What to produce – From the material below, copy out each line with the word "frac" in it.

Available data –
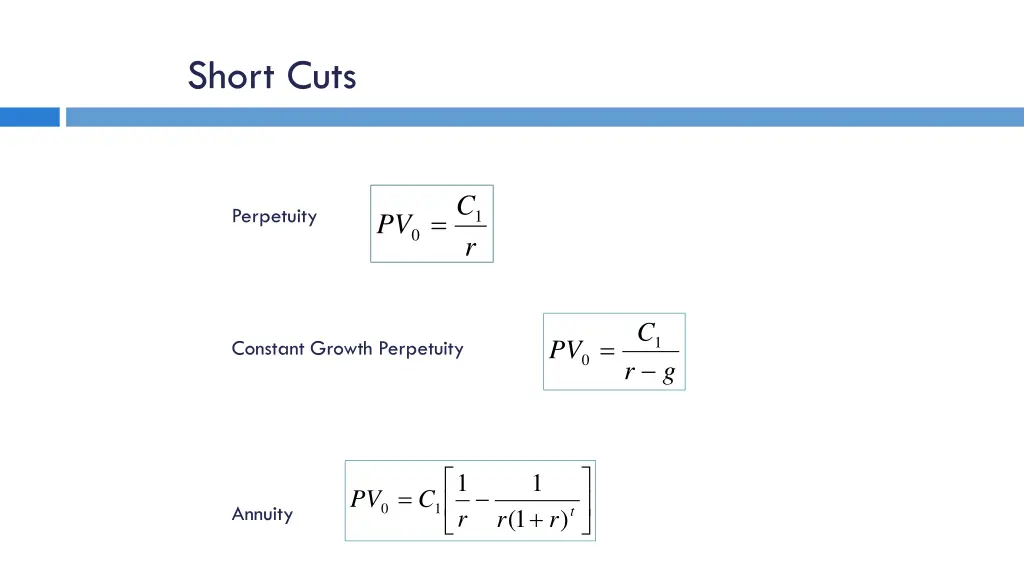 Short Cuts

Perpetuity $PV_0 = \frac{C_1}{r}$

Constant Growth Perpetuity $PV_0 = \frac{C_1}{r - g}$

Annuity $PV_0 = C_1 \left[ \frac{1}{r} - \frac{1}{r(1+r)^t} \right]$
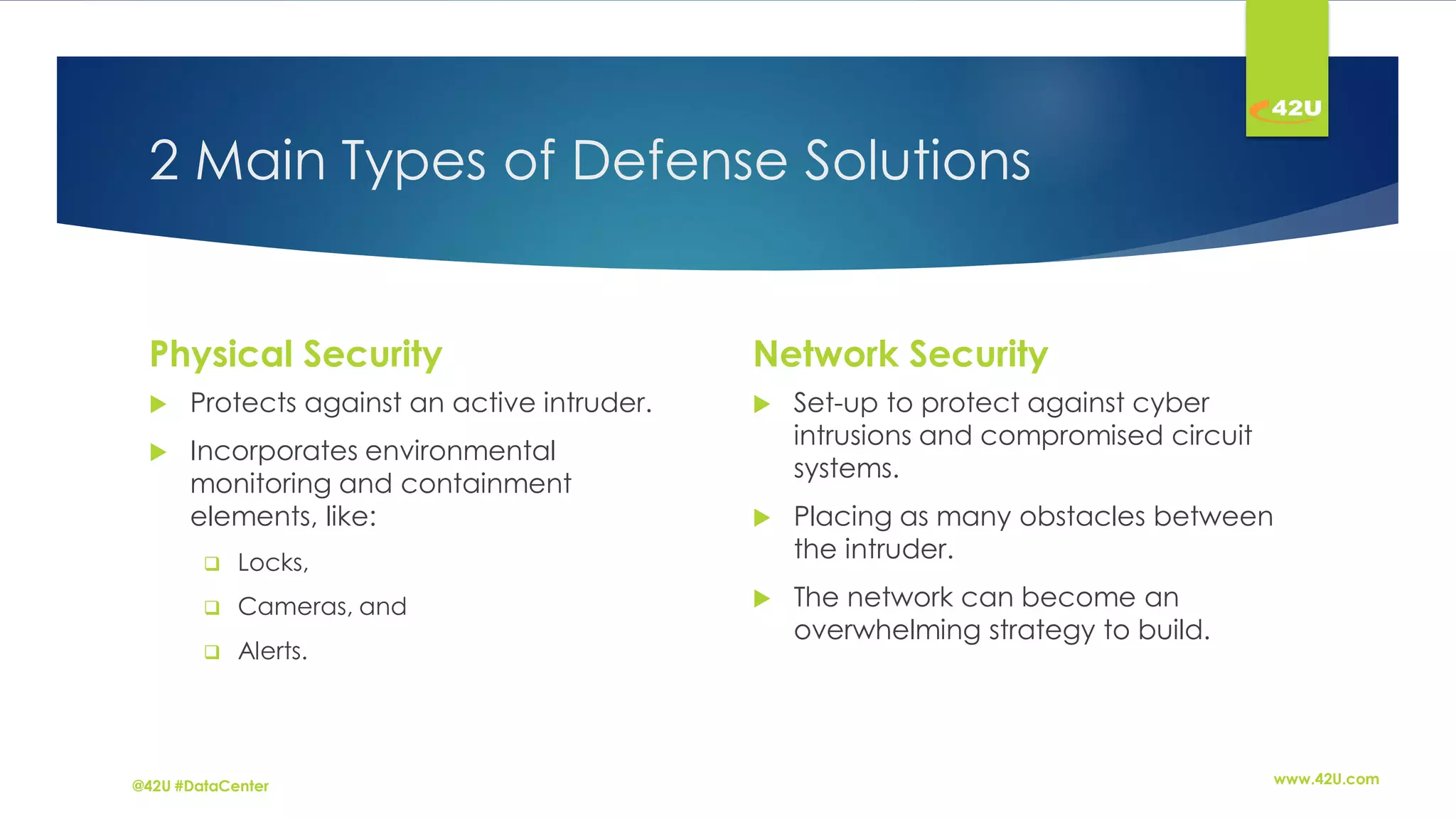 42U

2 Main Types of Defense Solutions

Physical Security

Protects against an active intruder.

Incorporates environmental monitoring and containment elements, like:

Locks,

Cameras, and

Alerts.

Network Security

Set-up to protect against cyber intrusions and compromised circuit systems.

Placing as many obstacles between the intruder.

The network can become an overwhelming strategy to build.

@42U #DataCenter

www.42U.com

Exercise response –
Perpetuity $PV_0 = \frac{C_1}{r}$
Constant Growth Perpetuity $PV_0 = \frac{C_1}{r - g}$
Annuity $PV_0 = C_1 \left[ \frac{1}{r} - \frac{1}{r(1+r)^t} \right]$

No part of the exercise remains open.